Activity.
Both the line with "Kampeerbus Mercedes Benz" and the line with "Hokejisté Chicaga oslavují" in the records below must appear in the output, along with every line between them, exactly and with nothing added.

─── Information

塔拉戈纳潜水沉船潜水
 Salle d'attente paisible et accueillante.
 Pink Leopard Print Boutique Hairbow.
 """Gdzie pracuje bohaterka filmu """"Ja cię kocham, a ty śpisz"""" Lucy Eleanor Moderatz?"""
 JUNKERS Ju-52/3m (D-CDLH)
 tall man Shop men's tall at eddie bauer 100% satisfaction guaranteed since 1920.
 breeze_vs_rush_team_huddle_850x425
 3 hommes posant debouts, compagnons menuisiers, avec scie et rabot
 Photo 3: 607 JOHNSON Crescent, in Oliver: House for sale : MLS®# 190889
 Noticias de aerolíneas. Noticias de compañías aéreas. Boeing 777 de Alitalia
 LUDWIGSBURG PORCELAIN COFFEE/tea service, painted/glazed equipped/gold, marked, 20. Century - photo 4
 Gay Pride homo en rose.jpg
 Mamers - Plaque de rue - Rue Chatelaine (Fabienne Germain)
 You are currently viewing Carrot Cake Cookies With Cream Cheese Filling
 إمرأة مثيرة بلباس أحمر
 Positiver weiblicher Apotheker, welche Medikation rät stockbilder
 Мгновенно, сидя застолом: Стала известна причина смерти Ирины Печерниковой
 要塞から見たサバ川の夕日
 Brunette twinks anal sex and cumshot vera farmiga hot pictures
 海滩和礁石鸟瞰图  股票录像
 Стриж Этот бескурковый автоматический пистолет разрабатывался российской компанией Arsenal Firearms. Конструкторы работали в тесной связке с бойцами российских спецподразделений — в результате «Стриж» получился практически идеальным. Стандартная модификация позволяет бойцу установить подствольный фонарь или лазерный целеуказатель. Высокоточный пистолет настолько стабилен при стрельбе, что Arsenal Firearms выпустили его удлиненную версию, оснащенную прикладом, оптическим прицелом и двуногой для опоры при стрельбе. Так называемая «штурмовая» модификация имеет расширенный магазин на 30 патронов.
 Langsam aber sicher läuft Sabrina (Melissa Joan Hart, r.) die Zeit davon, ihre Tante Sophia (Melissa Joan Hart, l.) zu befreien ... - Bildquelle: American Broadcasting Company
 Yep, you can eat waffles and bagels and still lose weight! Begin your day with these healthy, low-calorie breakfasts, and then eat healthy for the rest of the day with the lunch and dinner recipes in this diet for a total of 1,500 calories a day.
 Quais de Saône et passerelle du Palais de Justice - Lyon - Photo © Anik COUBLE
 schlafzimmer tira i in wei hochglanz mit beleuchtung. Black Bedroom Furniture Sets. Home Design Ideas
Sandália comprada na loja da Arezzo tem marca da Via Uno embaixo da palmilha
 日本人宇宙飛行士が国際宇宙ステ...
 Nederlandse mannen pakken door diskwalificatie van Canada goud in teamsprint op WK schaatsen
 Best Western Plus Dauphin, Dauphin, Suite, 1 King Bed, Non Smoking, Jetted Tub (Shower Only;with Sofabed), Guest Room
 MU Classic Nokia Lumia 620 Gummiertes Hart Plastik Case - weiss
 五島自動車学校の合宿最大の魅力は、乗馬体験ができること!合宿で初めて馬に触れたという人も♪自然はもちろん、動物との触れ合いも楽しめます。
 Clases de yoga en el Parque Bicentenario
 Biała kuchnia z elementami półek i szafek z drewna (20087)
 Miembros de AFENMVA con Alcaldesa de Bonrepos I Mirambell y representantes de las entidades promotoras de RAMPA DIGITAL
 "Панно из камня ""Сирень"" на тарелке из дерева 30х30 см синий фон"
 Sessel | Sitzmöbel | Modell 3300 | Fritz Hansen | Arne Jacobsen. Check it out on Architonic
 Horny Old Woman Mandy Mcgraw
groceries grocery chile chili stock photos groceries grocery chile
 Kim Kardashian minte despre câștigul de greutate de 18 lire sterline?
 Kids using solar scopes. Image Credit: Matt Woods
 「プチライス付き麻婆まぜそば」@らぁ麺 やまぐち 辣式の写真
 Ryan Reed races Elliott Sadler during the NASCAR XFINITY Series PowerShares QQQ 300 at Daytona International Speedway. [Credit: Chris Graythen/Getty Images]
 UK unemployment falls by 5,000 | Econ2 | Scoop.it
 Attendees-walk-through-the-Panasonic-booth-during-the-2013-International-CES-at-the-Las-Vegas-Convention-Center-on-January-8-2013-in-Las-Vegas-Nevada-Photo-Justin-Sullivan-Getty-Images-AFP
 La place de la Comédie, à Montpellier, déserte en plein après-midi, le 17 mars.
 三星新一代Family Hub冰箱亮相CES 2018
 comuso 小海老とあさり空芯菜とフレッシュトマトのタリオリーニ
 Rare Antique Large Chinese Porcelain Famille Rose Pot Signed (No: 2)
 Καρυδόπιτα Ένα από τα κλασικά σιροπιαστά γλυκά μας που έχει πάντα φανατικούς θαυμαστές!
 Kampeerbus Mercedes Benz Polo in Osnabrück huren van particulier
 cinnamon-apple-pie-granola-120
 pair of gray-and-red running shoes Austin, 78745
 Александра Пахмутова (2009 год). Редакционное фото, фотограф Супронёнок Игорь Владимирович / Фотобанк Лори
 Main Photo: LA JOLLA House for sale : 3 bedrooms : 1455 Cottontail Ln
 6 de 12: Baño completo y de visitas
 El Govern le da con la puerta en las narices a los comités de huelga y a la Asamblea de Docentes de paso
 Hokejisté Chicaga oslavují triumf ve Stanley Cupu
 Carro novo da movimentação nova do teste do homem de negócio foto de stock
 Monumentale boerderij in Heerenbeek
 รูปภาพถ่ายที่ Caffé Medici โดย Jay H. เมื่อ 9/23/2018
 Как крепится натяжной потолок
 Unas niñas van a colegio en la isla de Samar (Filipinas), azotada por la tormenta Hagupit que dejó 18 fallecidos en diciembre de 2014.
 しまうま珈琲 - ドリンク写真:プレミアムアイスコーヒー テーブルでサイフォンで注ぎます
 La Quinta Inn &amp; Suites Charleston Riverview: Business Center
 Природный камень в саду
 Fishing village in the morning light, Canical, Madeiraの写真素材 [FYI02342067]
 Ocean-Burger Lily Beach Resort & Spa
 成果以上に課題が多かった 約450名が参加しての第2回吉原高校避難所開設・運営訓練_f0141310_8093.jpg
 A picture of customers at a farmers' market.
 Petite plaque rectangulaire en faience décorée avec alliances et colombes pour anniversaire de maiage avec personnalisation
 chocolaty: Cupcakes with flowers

──────

Written reply.
 Kampeerbus Mercedes Benz Polo in Osnabrück huren van particulier
 cinnamon-apple-pie-granola-120
 pair of gray-and-red running shoes Austin, 78745
 Александра Пахмутова (2009 год). Редакционное фото, фотограф Супронёнок Игорь Владимирович / Фотобанк Лори
 Main Photo: LA JOLLA House for sale : 3 bedrooms : 1455 Cottontail Ln
 6 de 12: Baño completo y de visitas
 El Govern le da con la puerta en las narices a los comités de huelga y a la Asamblea de Docentes de paso
 Hokejisté Chicaga oslavují triumf ve Stanley Cupu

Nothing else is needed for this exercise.